▸ WRITTEN REQUEST
Reproduce the passage of the book review from "The evolution of" to "their candidate’s victory.", swapping "incumbent" for "sitting president".

▸ SOURCE DOCUMENT
The evolution of party politics

Vindicating Andrew Jackson: The 1828 Election and the Rise of the Two-Party System - Donald B. Cole

The presidential election of 1828 stands as one of the most important in American history, not just, or even primarily, because of the election of Andrew Jackson that year, but because, as Donald Cole argues in this book, it marked the beginnings of the party system in American politics.  While on the surface a contest between Jackson and the incumbent, John Quincy Adams, this was only the culmination of years of political maneuvering and organizing by a host of talented politicians and newspaper publishers.  Cole’s book details the course of this development, looking at how the two sides struggled at both the national and local level to build a party organization that would ensure their candidate’s victory.


Cole’s begins his examination with the aftermath of the last presidential election, one of the most bitter and contentious in American history.  Much of the controversy over Adams’s election reflected the changes the nation was undergoing, as a “rising tide of democracy” was broadening the electorate and challenging the domination of political offices by the elite.  Because of this, the quest for the presidency became a contest over who could mobilize this growing population of voters.  To that end, both sides worked to create organizations at the national, state, and local level that could advocate their cause and turn out their supporters.  Here Jackson’s camp had the advantage; though their leading members were people from lower down the social scale than their counterparts, they were hungrier for office and better able to connect with the enlarged electorate.  Yet for all of their handicaps Adams’s main backers, ably organized by Henry Clay and others, were no less determined to hold onto office, and Cole demonstrates that the election ultimately proved much closer than the tally indicates.


A longtime historian of the antebellum period, Cole has written a perceptive account of presidential politics in the 1820s.  While never losing sight of the main protagonists, he convincingly demonstrates the decisive role that organizing at the local level played in determining the outcome.  He is careful never to overstate the impact of the election, noting that the formal establishment of the political parties of the period came later, yet he make a strong case for the role of the election in enhancing democracy in the nation through the emergence of organized political camps.  This combination of balance and insight make this book an excellent study not just of the presidential election of 1828, but of the emergence of the modern political process, one that can be read profitably by anyone seeking to understand party politics in our nation today.

▸ RECORDED INFORMATION

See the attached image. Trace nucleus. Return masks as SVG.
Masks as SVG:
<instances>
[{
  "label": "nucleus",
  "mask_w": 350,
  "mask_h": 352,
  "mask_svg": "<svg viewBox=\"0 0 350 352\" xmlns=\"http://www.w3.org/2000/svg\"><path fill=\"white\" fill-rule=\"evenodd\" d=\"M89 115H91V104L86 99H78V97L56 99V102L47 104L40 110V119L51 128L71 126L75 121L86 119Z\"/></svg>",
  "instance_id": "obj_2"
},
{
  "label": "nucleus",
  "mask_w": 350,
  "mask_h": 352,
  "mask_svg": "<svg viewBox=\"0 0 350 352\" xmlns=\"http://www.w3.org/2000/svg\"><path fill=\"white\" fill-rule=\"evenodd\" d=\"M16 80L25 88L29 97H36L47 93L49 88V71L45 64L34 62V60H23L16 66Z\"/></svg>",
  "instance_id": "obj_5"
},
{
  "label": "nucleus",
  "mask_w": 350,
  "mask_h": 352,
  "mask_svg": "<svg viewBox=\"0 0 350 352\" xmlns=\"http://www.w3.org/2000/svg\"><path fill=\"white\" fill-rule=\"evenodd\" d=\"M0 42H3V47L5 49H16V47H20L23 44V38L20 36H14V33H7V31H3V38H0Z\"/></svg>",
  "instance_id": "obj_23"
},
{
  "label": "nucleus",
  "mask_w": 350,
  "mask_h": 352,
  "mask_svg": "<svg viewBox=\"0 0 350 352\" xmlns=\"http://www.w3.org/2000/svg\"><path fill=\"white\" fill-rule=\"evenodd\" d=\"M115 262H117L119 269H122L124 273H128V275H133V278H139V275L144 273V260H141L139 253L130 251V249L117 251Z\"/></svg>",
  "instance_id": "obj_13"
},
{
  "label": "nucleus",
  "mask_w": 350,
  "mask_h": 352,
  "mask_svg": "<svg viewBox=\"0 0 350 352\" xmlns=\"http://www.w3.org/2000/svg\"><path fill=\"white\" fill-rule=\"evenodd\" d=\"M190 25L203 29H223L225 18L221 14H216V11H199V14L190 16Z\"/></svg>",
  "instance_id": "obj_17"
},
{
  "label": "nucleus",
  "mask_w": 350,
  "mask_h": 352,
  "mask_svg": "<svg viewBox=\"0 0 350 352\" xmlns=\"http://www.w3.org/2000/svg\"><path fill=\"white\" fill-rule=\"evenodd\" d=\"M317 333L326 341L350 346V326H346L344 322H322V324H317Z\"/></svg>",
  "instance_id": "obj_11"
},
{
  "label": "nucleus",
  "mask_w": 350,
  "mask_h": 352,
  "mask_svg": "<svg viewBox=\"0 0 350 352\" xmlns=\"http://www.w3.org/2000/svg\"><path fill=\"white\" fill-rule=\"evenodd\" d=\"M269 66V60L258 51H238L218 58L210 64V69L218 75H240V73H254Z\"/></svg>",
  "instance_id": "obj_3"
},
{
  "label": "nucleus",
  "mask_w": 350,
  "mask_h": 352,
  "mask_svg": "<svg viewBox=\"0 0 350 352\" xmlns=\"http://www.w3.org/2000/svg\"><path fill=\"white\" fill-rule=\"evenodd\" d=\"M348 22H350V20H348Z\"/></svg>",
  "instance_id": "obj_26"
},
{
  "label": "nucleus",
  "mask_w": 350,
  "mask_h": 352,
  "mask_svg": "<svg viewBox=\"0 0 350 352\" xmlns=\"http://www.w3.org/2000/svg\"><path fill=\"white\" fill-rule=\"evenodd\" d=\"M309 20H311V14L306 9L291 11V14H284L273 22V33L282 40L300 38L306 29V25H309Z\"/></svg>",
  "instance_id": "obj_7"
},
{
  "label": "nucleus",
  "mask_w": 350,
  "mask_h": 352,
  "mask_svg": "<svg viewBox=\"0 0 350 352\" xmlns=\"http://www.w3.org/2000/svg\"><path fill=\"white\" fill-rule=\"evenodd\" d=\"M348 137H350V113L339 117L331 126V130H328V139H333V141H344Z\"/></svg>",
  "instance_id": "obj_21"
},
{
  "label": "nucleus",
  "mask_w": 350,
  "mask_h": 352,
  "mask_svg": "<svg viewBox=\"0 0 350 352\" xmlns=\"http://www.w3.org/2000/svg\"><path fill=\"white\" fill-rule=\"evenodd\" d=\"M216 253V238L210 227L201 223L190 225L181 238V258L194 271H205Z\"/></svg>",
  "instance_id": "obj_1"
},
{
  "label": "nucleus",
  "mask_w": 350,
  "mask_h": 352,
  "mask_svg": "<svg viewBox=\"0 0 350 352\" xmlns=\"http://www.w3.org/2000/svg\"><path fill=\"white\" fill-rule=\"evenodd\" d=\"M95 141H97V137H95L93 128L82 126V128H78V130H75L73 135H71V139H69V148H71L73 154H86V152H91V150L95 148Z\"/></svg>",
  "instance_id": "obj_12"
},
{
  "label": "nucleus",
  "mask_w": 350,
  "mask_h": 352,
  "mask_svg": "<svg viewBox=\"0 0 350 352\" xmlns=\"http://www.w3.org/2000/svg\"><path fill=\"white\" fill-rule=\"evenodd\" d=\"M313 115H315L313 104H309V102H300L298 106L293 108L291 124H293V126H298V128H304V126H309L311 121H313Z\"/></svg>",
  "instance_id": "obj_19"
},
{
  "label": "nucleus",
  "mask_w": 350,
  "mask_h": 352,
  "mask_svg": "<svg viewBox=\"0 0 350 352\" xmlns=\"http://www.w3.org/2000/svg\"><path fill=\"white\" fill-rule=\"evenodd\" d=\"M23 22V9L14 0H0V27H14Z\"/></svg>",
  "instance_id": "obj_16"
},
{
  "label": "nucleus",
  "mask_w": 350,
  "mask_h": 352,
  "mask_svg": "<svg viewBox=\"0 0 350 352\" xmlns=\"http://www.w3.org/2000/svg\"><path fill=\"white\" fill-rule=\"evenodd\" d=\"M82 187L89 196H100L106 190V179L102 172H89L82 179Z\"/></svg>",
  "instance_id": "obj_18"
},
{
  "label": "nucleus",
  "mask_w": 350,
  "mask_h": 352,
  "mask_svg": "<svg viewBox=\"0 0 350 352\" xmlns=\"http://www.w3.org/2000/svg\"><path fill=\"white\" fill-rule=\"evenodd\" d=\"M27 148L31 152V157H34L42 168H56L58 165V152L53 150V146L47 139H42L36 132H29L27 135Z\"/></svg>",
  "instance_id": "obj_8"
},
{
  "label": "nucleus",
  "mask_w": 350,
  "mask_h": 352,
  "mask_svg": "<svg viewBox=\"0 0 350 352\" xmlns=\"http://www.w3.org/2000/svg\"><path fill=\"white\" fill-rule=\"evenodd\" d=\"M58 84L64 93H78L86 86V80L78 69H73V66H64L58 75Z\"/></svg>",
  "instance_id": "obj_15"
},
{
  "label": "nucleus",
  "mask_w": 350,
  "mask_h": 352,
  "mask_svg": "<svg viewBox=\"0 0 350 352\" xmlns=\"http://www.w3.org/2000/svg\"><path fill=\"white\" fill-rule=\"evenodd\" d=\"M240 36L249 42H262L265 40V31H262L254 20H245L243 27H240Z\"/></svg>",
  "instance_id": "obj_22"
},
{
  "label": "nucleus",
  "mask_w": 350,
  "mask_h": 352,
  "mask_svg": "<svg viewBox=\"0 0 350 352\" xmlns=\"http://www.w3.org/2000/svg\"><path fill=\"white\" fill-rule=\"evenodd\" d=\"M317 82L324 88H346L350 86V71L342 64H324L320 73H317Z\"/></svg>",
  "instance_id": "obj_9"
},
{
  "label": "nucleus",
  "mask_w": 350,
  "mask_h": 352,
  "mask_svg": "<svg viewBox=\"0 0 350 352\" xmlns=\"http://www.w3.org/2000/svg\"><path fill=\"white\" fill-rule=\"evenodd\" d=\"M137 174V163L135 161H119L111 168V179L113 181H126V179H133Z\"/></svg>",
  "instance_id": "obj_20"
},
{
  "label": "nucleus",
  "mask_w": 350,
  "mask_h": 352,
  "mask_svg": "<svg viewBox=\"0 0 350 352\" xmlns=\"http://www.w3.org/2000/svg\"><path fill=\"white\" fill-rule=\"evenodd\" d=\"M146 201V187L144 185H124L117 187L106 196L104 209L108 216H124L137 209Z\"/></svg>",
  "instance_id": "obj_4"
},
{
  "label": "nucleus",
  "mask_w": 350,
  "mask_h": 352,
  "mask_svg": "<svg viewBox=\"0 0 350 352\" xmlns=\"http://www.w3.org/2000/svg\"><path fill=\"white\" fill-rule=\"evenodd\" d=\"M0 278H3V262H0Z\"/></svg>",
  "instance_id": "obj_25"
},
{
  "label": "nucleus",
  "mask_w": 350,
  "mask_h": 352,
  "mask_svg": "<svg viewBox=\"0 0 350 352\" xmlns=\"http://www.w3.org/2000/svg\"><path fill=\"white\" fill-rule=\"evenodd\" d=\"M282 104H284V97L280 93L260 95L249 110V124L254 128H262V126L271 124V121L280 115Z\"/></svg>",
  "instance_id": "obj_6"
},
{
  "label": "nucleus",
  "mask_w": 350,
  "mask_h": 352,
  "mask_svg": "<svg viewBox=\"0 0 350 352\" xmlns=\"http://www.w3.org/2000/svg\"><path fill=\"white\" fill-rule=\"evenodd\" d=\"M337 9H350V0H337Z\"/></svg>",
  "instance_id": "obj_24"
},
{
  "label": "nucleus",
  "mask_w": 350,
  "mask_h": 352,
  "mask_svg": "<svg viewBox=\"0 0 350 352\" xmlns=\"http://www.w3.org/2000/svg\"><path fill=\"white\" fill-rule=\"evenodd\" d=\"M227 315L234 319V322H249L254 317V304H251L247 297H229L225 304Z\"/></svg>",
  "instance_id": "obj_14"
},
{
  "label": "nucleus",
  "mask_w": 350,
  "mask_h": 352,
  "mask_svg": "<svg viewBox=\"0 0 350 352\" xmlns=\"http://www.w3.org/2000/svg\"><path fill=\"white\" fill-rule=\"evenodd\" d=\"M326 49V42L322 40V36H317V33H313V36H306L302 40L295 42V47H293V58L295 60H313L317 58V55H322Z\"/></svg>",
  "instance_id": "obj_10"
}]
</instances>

▸ SOLUTION
The evolution of party politics

Vindicating Andrew Jackson: The 1828 Election and the Rise of the Two-Party System - Donald B. Cole

The presidential election of 1828 stands as one of the most important in American history, not just, or even primarily, because of the election of Andrew Jackson that year, but because, as Donald Cole argues in this book, it marked the beginnings of the party system in American politics.  While on the surface a contest between Jackson and the sitting president, John Quincy Adams, this was only the culmination of years of political maneuvering and organizing by a host of talented politicians and newspaper publishers.  Cole’s book details the course of this development, looking at how the two sides struggled at both the national and local level to build a party organization that would ensure their candidate’s victory.